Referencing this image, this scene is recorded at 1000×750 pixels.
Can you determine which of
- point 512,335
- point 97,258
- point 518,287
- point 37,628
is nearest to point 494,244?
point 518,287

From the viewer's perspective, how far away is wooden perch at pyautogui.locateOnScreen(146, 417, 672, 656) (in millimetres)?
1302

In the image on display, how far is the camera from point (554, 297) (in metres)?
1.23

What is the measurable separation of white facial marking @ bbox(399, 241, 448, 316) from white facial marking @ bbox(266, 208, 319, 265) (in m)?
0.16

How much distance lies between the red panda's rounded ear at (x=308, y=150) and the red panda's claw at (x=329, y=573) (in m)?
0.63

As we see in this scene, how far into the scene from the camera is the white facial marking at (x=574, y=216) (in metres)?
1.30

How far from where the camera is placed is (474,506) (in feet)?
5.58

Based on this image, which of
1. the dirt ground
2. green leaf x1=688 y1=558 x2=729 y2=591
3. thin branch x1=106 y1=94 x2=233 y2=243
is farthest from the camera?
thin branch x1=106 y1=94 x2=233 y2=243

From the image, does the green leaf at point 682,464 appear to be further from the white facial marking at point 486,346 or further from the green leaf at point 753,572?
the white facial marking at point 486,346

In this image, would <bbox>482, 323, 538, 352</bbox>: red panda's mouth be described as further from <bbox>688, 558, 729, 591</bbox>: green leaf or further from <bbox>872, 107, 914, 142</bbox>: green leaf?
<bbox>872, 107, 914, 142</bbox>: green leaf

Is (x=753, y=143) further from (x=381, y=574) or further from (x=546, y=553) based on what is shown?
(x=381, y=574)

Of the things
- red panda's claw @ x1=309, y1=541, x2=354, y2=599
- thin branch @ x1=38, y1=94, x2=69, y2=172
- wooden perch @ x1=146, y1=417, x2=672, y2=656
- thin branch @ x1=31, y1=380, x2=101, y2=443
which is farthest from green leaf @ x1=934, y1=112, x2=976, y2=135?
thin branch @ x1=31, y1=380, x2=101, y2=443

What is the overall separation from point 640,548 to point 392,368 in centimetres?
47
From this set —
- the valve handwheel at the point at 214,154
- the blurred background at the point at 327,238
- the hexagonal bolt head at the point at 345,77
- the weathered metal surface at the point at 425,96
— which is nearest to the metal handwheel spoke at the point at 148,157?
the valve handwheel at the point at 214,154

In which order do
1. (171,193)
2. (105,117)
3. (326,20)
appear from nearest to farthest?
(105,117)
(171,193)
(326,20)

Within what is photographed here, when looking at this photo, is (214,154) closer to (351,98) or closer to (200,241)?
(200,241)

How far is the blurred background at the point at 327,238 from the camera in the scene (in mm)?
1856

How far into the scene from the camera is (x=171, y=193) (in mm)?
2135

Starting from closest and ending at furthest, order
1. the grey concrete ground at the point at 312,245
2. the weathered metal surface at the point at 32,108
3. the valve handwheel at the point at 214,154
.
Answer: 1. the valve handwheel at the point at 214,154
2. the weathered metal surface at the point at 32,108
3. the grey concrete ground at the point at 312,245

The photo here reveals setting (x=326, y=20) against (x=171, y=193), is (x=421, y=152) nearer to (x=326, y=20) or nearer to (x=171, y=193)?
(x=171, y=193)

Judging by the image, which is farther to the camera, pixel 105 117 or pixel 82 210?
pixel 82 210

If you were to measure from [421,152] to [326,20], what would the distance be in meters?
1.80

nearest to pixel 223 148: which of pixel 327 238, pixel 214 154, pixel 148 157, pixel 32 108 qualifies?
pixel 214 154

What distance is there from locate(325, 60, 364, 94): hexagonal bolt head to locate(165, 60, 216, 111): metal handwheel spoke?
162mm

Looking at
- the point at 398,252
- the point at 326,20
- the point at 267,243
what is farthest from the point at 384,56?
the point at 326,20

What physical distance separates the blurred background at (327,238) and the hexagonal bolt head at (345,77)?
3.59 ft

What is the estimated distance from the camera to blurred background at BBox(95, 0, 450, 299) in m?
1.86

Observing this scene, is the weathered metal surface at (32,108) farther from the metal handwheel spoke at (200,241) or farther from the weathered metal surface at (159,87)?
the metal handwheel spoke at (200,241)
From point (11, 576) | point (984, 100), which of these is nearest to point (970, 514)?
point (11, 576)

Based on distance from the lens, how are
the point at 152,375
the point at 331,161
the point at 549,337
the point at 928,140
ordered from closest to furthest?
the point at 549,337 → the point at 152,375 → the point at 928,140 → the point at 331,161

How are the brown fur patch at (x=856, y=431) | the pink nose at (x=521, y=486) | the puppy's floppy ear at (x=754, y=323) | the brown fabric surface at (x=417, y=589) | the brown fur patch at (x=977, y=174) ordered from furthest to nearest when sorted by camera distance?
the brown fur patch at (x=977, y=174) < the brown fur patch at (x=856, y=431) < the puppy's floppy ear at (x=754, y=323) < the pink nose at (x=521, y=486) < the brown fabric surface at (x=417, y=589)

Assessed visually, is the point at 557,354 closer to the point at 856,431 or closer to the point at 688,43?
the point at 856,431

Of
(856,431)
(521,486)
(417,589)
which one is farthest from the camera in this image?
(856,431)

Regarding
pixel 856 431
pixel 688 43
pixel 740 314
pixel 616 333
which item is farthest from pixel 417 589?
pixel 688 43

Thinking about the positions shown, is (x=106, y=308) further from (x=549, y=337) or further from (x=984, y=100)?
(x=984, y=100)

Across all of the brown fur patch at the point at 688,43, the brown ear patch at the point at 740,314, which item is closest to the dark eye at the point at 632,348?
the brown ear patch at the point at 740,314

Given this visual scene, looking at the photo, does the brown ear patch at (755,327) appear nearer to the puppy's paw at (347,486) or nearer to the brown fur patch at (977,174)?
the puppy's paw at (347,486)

────────────────────

» **Task to complete**
Copy out the part of the items that opens with the line containing "Based on distance from the lens, how are" and closes with the line containing "the point at 549,337 →", both lines included, reproducing each line as it appears.

» **Solution below**
Based on distance from the lens, how are
the point at 152,375
the point at 331,161
the point at 549,337
the point at 928,140
ordered from closest to furthest?
the point at 549,337 → the point at 152,375 → the point at 928,140 → the point at 331,161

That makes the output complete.